It’s the end of an era for BlackBerry. The company, famous for making cellphones with physical keyboards that were once so popular people nicknamed them Crackberries, has decided to stop making its own devices.
BlackBerry said on Wednesday that it will rely on partners to manufacture the phones, which will still have BlackBerry’s look and feel.
The company announced a joint venture with an Indonesian telecom company that will start making them. BlackBerry plans to turn its attention to software, a move it has made gradually in recent years as sales of its phones have slid.
Shares of BlackBerry (BBRY, Tech30) rose 4% in early trading after the announcement. But the stock price is well below its peak from several years ago.
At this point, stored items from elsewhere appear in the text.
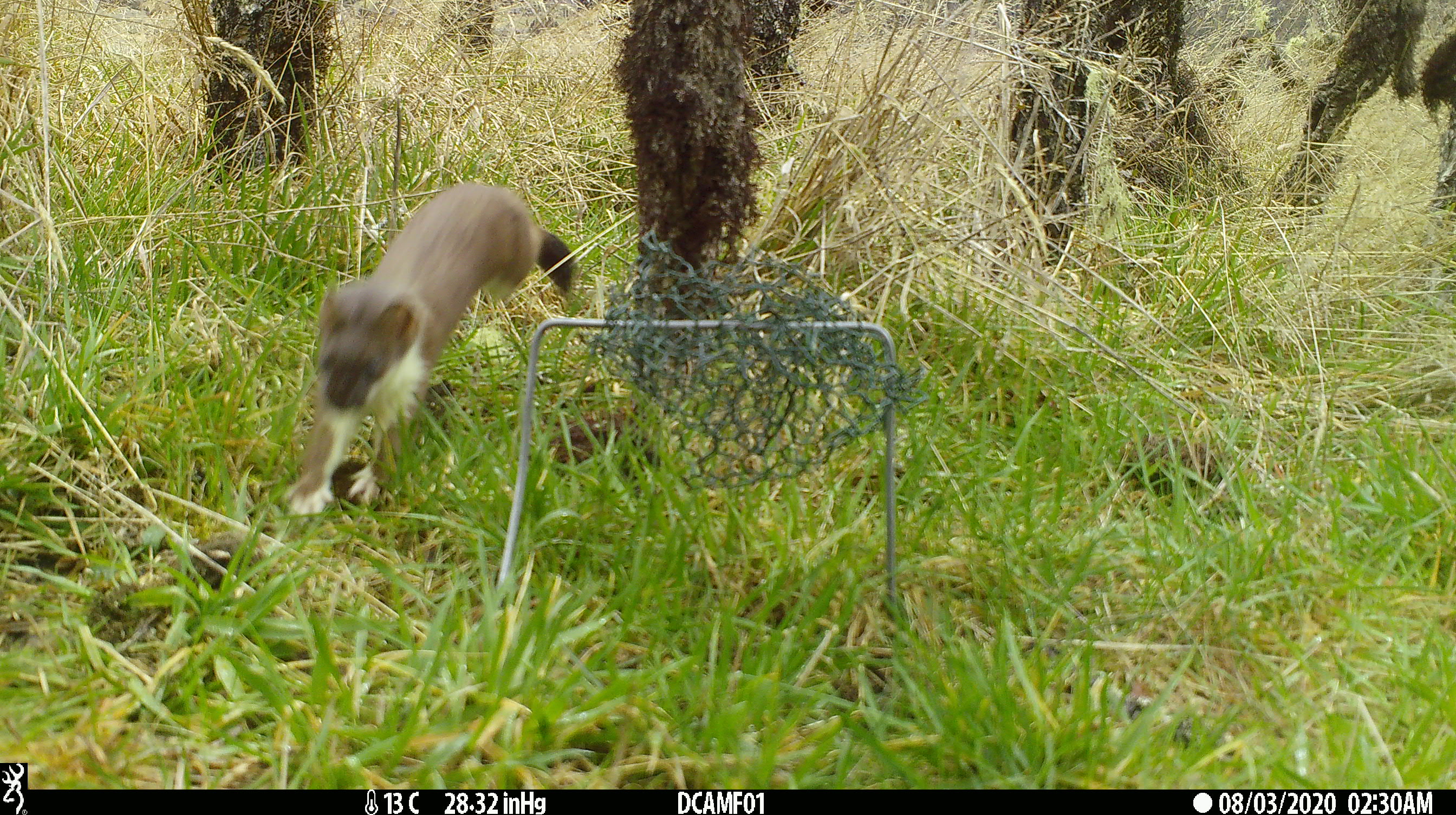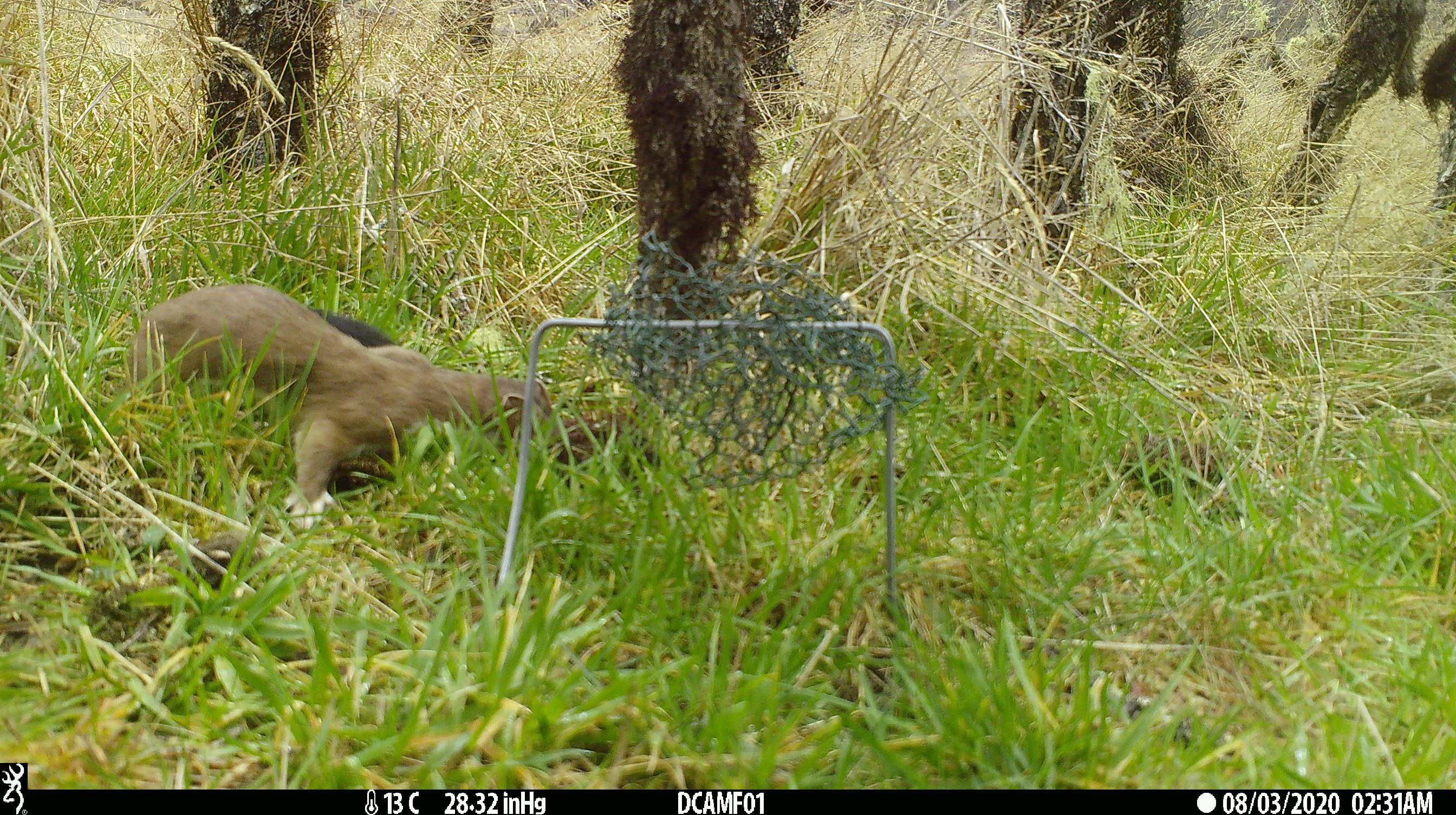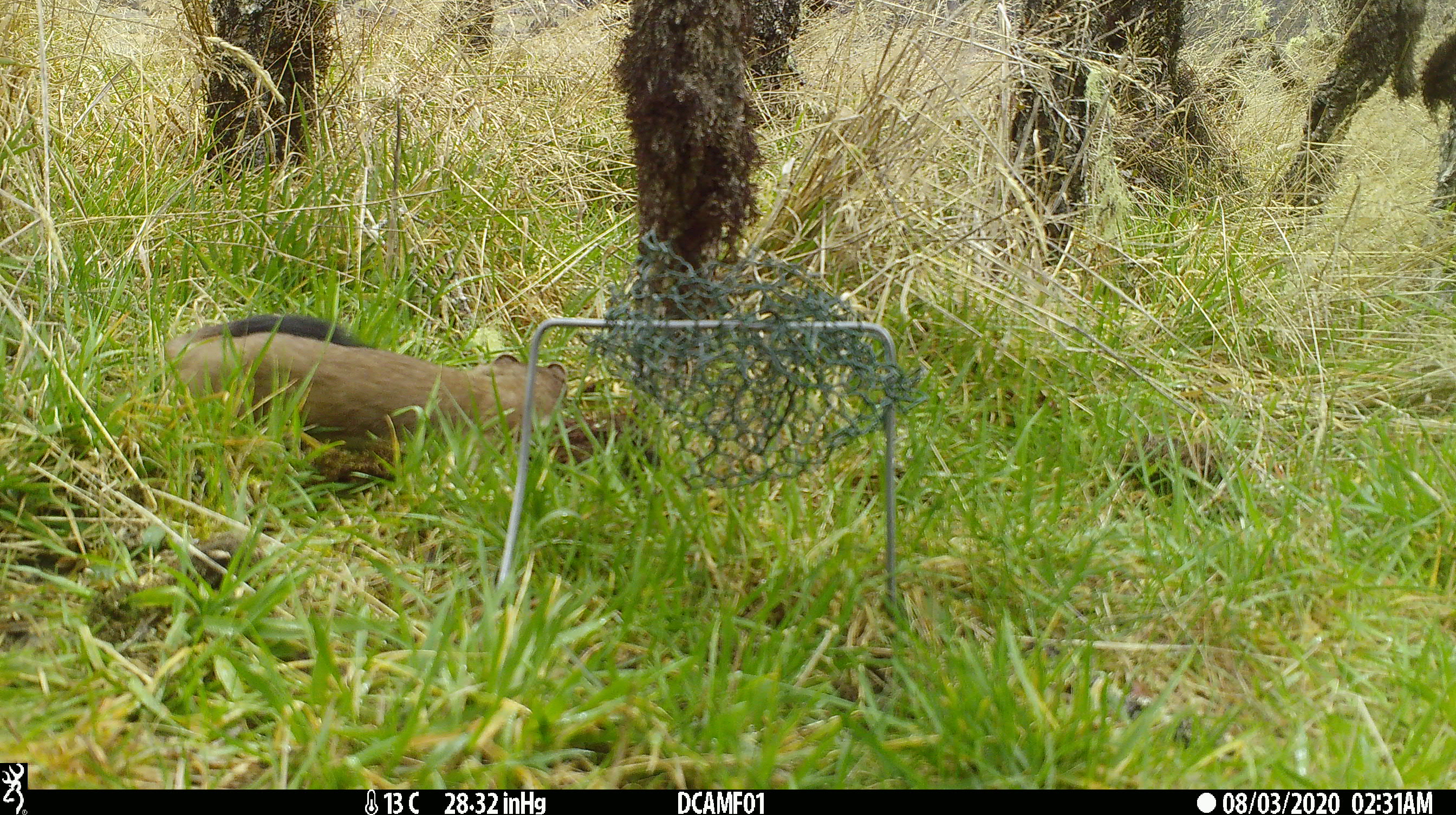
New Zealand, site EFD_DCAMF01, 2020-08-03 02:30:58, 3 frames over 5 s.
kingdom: Animalia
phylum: Chordata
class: Mammalia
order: Carnivora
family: Mustelidae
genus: Mustela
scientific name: Mustela erminea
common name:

BlackBerry was once the phone of choice for Wall Street traders, politicians and celebrities, thanks in part to its well-regarded security system. President Obama was spotted with a BlackBerry. So was Kim Kardashian West.
But the company was too late to the touchscreen game, and customers left in droves for Apple’s (AAPL, Tech30) iPhone, Samsung’s (SSNLF) Galaxy and other devices running on Google’s (GOOGL, Tech30) Android system.
Even Microsoft (MSFT, Tech30) has moved ahead of BlackBerry with its Windows Phones.
This is something that BlackBerry’s current CEO has indicated was probably going to happen since he came on board a few years ago. When they allowed Blackberry phones to be made with Android operating systems, it was pretty obvious that the company’s phone days were numbered. Sure, there will still be phones that look like a Blackberry out there, but it just isn’t the same anymore.
If BlackBerry had developed a functional browser and touch screen options (keeping the keyboard, of course), I would probably still be using one. That keyboard was my favorite. I could type faster on that with my thumbs than I’m typing this right now.
While it seems like it’s been forever since BlackBerry has been a player in the mobile phone market, it was only seven years ago that the company was still the 800 lb. gorilla.
There are no comfortable perches for businesses in the new century.